Can you imagine for a moment one of those science shows on television; perhaps it’s a documentary, and it’s on covering the lifespan of one human life, from birth until death. It’s a narrated time-lapse visual testimony of the physical growth of this person, together with the melding of all their different experiences on earth.
Imagine watching the physical development of the body perhaps in a supine, naked position, with one frame representing a week of life. For a life of ninety years there would be 4,680 frames or still photographs on that take of film. The film would last less than ten minutes in duration.
Interposed with the physical development and then aging of the body, on a separate piece of film, is all the different experiences that person would experience. All the people they’d meet, all the places they’d visit, all the jobs they’d have etc. This gives us the perception that rather a lot could be crammed into that equivalent of a sub 10-minute film.

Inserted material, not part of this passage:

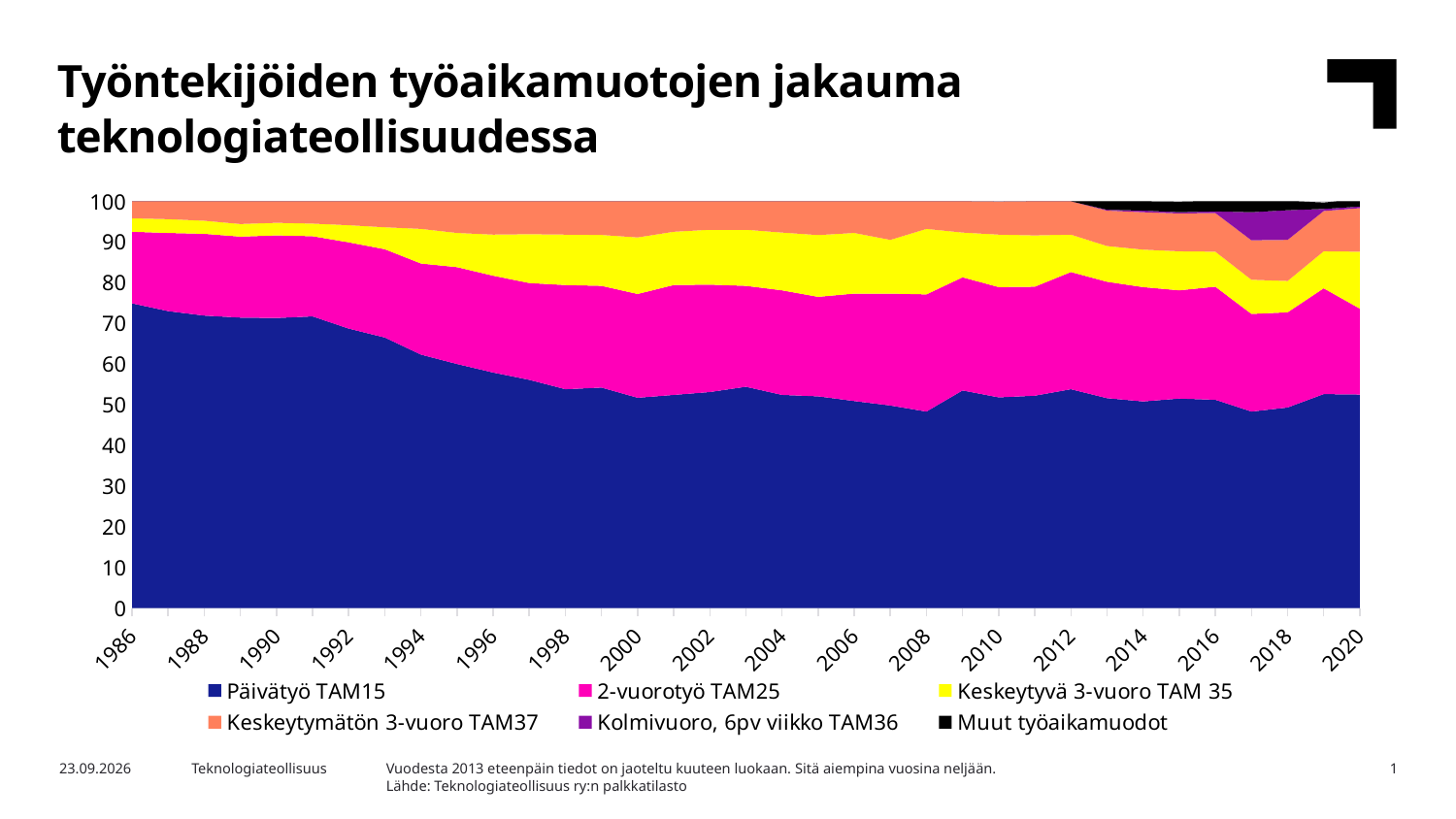
Is the value for Päivätyö TAM15 in 1986 greater or less than 70? greater Which series occupies the largest share of the chart throughout the period? Päivätyö TAM15 Is the value for Päivätyö TAM15 in 1998 greater or less than 60? less Is the value for Päivätyö TAM15 in 2020 greater or less than 60? less How many year labels are shown on the x axis? 18 What is the first year shown on the x axis? 1986 What is the highest value shown on the y axis? 100 What is the last year shown on the x axis? 2020 What kind of chart is shown on the slide? Area chart How many series does the legend list? 6 Does the share of Päivätyö TAM15 rise or fall from 1986 to 2020? fall What is the title of the chart? Työntekijöiden työaikamuotojen jakauma teknologiateollisuudessa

How much of life on earth would we have tasted… the foods, the emotions, ownership of things, the sights, the phases of life, and life in relationship? These are but some, a mere smattering, of the picture of the lived life.
And we know it, that even over ten years there’s so much experienced, so many things learned, and so many mistakes made, yet we somehow get through. No wonder we think life will never come to an end--it seems so long.

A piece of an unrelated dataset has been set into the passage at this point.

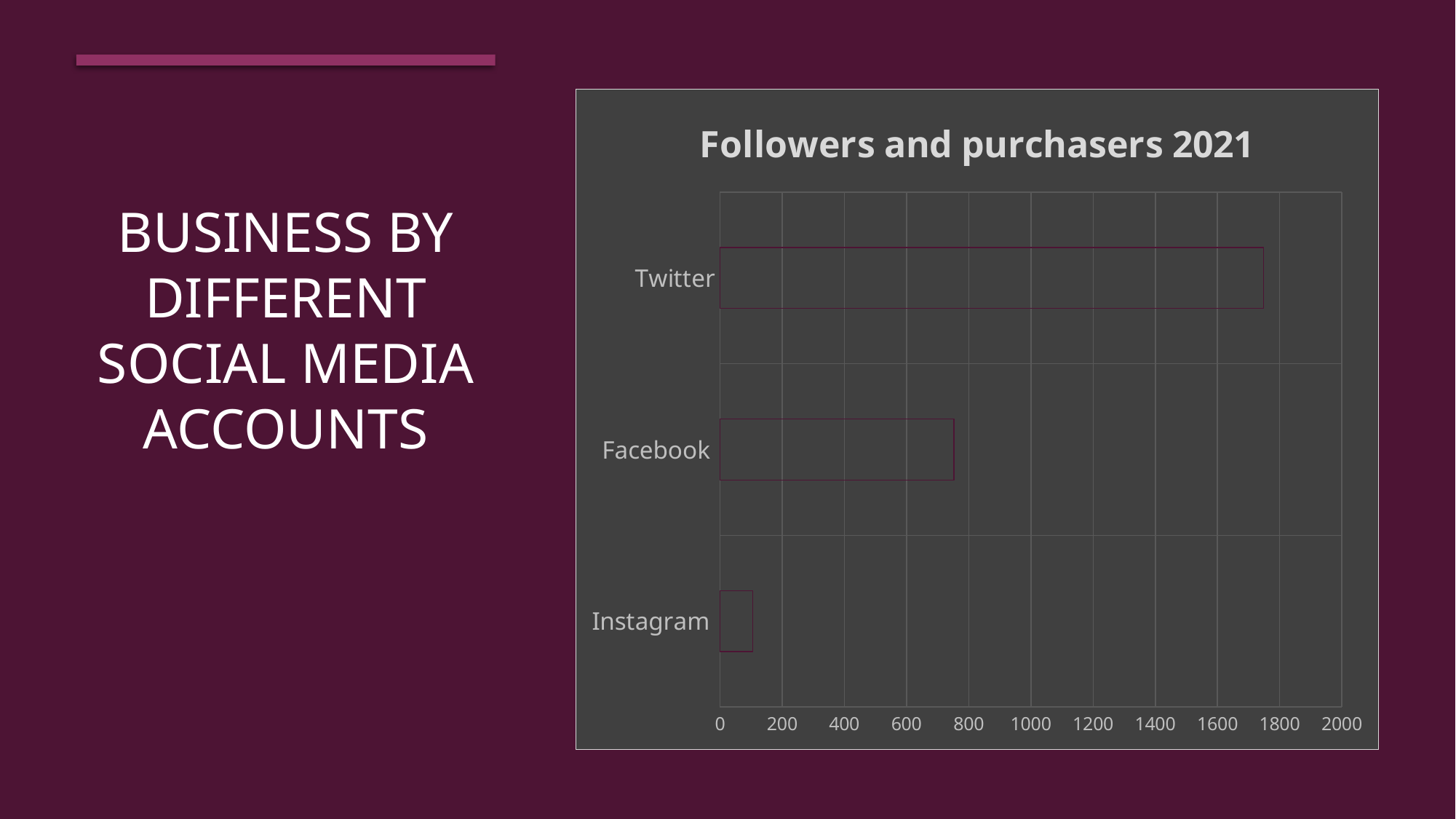
Which has a larger value, Facebook or Instagram? Facebook Is the value for Facebook greater or less than 600? greater Is the value for Twitter greater or less than 1800? less Is the value for Twitter greater or less than 1600? greater Which social media account has the lowest value in the chart? Instagram Which has a larger value, Twitter or Facebook? Twitter What is the title of the chart? Followers and purchasers 2021 What kind of chart is shown on the slide? bar chart Which social media account has the highest value in the chart? Twitter How many social media accounts are plotted in the chart? 3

The truth is, however, the day we meet our Maker will soon be upon us. We don’t have a choice over this inevitable fact. We can only decide how to live now. And as the next generation of humanity takes over, when we’re long gone, what will we have been known for during our brief time here?
We live at times in ways as if we were going to live forever; at least some of our plans are pitched in the eternal. As we plan, we deceive ourselves into not thinking and not considering our fragile existence. And thinking about some of the ‘brave’ (a.k.a. foolish) risks we’ve taken that have denied death--these too are paradoxically veiled in our own denial that death is even a remote possibility.
The time will come when all that youth has gone, and what will we have to show for it? That must make us all sit up to attention. If we care.